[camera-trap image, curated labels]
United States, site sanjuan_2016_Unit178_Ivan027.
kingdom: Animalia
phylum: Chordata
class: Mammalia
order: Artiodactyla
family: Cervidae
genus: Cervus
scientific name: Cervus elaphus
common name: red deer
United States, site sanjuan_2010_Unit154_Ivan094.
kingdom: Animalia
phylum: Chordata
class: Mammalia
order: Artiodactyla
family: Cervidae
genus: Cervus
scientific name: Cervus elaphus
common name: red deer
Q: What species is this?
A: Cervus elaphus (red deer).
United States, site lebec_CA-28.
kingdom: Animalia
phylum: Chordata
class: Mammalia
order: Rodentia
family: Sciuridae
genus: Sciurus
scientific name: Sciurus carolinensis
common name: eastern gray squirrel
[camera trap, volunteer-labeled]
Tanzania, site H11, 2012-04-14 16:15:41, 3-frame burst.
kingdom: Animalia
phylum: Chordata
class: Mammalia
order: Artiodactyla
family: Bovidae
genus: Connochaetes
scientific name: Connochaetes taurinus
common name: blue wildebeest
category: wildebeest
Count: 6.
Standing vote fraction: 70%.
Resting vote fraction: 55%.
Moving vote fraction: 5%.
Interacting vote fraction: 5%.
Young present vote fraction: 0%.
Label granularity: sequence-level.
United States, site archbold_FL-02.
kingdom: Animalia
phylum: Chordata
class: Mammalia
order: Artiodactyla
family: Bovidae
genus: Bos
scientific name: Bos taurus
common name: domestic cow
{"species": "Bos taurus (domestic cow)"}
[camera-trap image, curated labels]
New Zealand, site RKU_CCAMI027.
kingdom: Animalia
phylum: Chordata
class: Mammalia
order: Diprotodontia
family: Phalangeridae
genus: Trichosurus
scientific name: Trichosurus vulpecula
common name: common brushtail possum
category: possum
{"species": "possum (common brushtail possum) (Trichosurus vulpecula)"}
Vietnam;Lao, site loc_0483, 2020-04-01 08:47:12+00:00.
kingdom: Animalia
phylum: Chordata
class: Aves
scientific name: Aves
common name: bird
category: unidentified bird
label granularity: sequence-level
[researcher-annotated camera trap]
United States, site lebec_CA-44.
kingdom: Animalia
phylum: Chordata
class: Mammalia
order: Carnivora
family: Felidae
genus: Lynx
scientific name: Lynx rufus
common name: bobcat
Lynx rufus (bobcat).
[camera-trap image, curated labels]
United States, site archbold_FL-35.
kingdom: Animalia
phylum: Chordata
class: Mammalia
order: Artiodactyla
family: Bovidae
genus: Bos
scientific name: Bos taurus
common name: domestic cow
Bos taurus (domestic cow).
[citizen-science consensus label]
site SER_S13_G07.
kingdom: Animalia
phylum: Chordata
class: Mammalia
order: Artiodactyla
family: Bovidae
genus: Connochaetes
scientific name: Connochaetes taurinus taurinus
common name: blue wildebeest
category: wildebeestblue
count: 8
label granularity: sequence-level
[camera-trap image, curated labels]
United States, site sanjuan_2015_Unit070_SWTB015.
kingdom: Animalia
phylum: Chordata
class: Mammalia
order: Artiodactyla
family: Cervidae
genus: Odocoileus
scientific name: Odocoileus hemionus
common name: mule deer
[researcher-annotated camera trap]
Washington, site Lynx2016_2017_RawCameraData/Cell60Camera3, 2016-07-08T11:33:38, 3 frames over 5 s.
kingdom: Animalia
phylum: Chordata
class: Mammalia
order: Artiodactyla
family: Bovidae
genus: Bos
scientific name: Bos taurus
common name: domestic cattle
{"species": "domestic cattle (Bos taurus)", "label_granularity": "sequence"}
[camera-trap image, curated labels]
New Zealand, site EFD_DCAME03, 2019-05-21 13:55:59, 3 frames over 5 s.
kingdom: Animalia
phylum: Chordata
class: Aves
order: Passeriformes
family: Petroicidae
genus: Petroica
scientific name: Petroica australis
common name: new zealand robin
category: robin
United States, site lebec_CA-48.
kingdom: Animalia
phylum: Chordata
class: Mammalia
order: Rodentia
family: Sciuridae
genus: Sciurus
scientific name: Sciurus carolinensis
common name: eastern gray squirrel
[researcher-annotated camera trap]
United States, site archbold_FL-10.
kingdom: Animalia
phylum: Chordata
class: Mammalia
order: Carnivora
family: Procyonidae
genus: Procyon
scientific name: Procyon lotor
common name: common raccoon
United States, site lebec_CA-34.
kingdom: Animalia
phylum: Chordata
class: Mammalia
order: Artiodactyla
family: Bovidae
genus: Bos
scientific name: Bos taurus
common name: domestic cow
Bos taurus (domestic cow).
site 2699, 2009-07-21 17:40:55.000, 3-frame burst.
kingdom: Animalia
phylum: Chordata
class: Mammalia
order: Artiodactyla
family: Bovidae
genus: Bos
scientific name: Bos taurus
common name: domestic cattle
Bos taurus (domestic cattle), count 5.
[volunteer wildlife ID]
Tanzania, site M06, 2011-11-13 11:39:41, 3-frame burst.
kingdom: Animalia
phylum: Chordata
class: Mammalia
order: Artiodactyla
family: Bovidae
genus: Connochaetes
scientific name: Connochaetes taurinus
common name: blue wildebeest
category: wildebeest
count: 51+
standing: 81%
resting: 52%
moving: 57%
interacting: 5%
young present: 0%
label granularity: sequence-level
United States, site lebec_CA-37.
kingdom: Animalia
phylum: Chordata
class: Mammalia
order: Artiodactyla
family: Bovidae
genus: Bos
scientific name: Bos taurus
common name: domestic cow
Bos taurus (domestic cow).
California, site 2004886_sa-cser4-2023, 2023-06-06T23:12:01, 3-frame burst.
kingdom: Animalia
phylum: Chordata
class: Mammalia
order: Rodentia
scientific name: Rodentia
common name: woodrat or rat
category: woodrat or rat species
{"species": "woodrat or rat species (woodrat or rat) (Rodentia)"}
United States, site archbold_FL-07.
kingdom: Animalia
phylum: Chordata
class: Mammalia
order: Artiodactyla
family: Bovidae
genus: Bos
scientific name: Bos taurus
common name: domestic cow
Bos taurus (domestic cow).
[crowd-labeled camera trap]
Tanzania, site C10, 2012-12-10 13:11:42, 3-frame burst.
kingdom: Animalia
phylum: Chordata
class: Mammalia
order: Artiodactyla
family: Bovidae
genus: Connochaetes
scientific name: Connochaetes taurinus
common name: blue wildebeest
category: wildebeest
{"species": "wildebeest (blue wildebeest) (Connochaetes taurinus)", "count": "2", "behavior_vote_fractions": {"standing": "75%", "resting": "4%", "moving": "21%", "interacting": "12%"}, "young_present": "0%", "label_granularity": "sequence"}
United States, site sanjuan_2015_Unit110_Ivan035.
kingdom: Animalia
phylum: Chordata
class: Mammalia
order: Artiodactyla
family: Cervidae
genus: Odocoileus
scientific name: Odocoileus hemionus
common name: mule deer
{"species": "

-*-*-

Problem description. Print the material above once more, exactly.

Finished exercise.
[camera-trap image, curated labels]
United States, site sanjuan_2016_Unit178_Ivan027.
kingdom: Animalia
phylum: Chordata
class: Mammalia
order: Artiodactyla
family: Cervidae
genus: Cervus
scientific name: Cervus elaphus
common name: red deer
United States, site sanjuan_2010_Unit154_Ivan094.
kingdom: Animalia
phylum: Chordata
class: Mammalia
order: Artiodactyla
family: Cervidae
genus: Cervus
scientific name: Cervus elaphus
common name: red deer
Q: What species is this?
A: Cervus elaphus (red deer).
United States, site lebec_CA-28.
kingdom: Animalia
phylum: Chordata
class: Mammalia
order: Rodentia
family: Sciuridae
genus: Sciurus
scientific name: Sciurus carolinensis
common name: eastern gray squirrel
[camera trap, volunteer-labeled]
Tanzania, site H11, 2012-04-14 16:15:41, 3-frame burst.
kingdom: Animalia
phylum: Chordata
class: Mammalia
order: Artiodactyla
family: Bovidae
genus: Connochaetes
scientific name: Connochaetes taurinus
common name: blue wildebeest
category: wildebeest
Count: 6.
Standing vote fraction: 70%.
Resting vote fraction: 55%.
Moving vote fraction: 5%.
Interacting vote fraction: 5%.
Young present vote fraction: 0%.
Label granularity: sequence-level.
United States, site archbold_FL-02.
kingdom: Animalia
phylum: Chordata
class: Mammalia
order: Artiodactyla
family: Bovidae
genus: Bos
scientific name: Bos taurus
common name: domestic cow
{"species": "Bos taurus (domestic cow)"}
[camera-trap image, curated labels]
New Zealand, site RKU_CCAMI027.
kingdom: Animalia
phylum: Chordata
class: Mammalia
order: Diprotodontia
family: Phalangeridae
genus: Trichosurus
scientific name: Trichosurus vulpecula
common name: common brushtail possum
category: possum
{"species": "possum (common brushtail possum) (Trichosurus vulpecula)"}
Vietnam;Lao, site loc_0483, 2020-04-01 08:47:12+00:00.
kingdom: Animalia
phylum: Chordata
class: Aves
scientific name: Aves
common name: bird
category: unidentified bird
label granularity: sequence-level
[researcher-annotated camera trap]
United States, site lebec_CA-44.
kingdom: Animalia
phylum: Chordata
class: Mammalia
order: Carnivora
family: Felidae
genus: Lynx
scientific name: Lynx rufus
common name: bobcat
Lynx rufus (bobcat).
[camera-trap image, curated labels]
United States, site archbold_FL-35.
kingdom: Animalia
phylum: Chordata
class: Mammalia
order: Artiodactyla
family: Bovidae
genus: Bos
scientific name: Bos taurus
common name: domestic cow
Bos taurus (domestic cow).
[citizen-science consensus label]
site SER_S13_G07.
kingdom: Animalia
phylum: Chordata
class: Mammalia
order: Artiodactyla
family: Bovidae
genus: Connochaetes
scientific name: Connochaetes taurinus taurinus
common name: blue wildebeest
category: wildebeestblue
count: 8
label granularity: sequence-level
[camera-trap image, curated labels]
United States, site sanjuan_2015_Unit070_SWTB015.
kingdom: Animalia
phylum: Chordata
class: Mammalia
order: Artiodactyla
family: Cervidae
genus: Odocoileus
scientific name: Odocoileus hemionus
common name: mule deer
[researcher-annotated camera trap]
Washington, site Lynx2016_2017_RawCameraData/Cell60Camera3, 2016-07-08T11:33:38, 3 frames over 5 s.
kingdom: Animalia
phylum: Chordata
class: Mammalia
order: Artiodactyla
family: Bovidae
genus: Bos
scientific name: Bos taurus
common name: domestic cattle
{"species": "domestic cattle (Bos taurus)", "label_granularity": "sequence"}
[camera-trap image, curated labels]
New Zealand, site EFD_DCAME03, 2019-05-21 13:55:59, 3 frames over 5 s.
kingdom: Animalia
phylum: Chordata
class: Aves
order: Passeriformes
family: Petroicidae
genus: Petroica
scientific name: Petroica australis
common name: new zealand robin
category: robin
United States, site lebec_CA-48.
kingdom: Animalia
phylum: Chordata
class: Mammalia
order: Rodentia
family: Sciuridae
genus: Sciurus
scientific name: Sciurus carolinensis
common name: eastern gray squirrel
[researcher-annotated camera trap]
United States, site archbold_FL-10.
kingdom: Animalia
phylum: Chordata
class: Mammalia
order: Carnivora
family: Procyonidae
genus: Procyon
scientific name: Procyon lotor
common name: common raccoon
United States, site lebec_CA-34.
kingdom: Animalia
phylum: Chordata
class: Mammalia
order: Artiodactyla
family: Bovidae
genus: Bos
scientific name: Bos taurus
common name: domestic cow
Bos taurus (domestic cow).
site 2699, 2009-07-21 17:40:55.000, 3-frame burst.
kingdom: Animalia
phylum: Chordata
class: Mammalia
order: Artiodactyla
family: Bovidae
genus: Bos
scientific name: Bos taurus
common name: domestic cattle
Bos taurus (domestic cattle), count 5.
[volunteer wildlife ID]
Tanzania, site M06, 2011-11-13 11:39:41, 3-frame burst.
kingdom: Animalia
phylum: Chordata
class: Mammalia
order: Artiodactyla
family: Bovidae
genus: Connochaetes
scientific name: Connochaetes taurinus
common name: blue wildebeest
category: wildebeest
count: 51+
standing: 81%
resting: 52%
moving: 57%
interacting: 5%
young present: 0%
label granularity: sequence-level
United States, site lebec_CA-37.
kingdom: Animalia
phylum: Chordata
class: Mammalia
order: Artiodactyla
family: Bovidae
genus: Bos
scientific name: Bos taurus
common name: domestic cow
Bos taurus (domestic cow).
California, site 2004886_sa-cser4-2023, 2023-06-06T23:12:01, 3-frame burst.
kingdom: Animalia
phylum: Chordata
class: Mammalia
order: Rodentia
scientific name: Rodentia
common name: woodrat or rat
category: woodrat or rat species
{"species": "woodrat or rat species (woodrat or rat) (Rodentia)"}
United States, site archbold_FL-07.
kingdom: Animalia
phylum: Chordata
class: Mammalia
order: Artiodactyla
family: Bovidae
genus: Bos
scientific name: Bos taurus
common name: domestic cow
Bos taurus (domestic cow).
[crowd-labeled camera trap]
Tanzania, site C10, 2012-12-10 13:11:42, 3-frame burst.
kingdom: Animalia
phylum: Chordata
class: Mammalia
order: Artiodactyla
family: Bovidae
genus: Connochaetes
scientific name: Connochaetes taurinus
common name: blue wildebeest
category: wildebeest
{"species": "wildebeest (blue wildebeest) (Connochaetes taurinus)", "count": "2", "behavior_vote_fractions": {"standing": "75%", "resting": "4%", "moving": "21%", "interacting": "12%"}, "young_present": "0%", "label_granularity": "sequence"}
United States, site sanjuan_2015_Unit110_Ivan035.
kingdom: Animalia
phylum: Chordata
class: Mammalia
order: Artiodactyla
family: Cervidae
genus: Odocoileus
scientific name: Odocoileus hemionus
common name: mule deer
{"species": "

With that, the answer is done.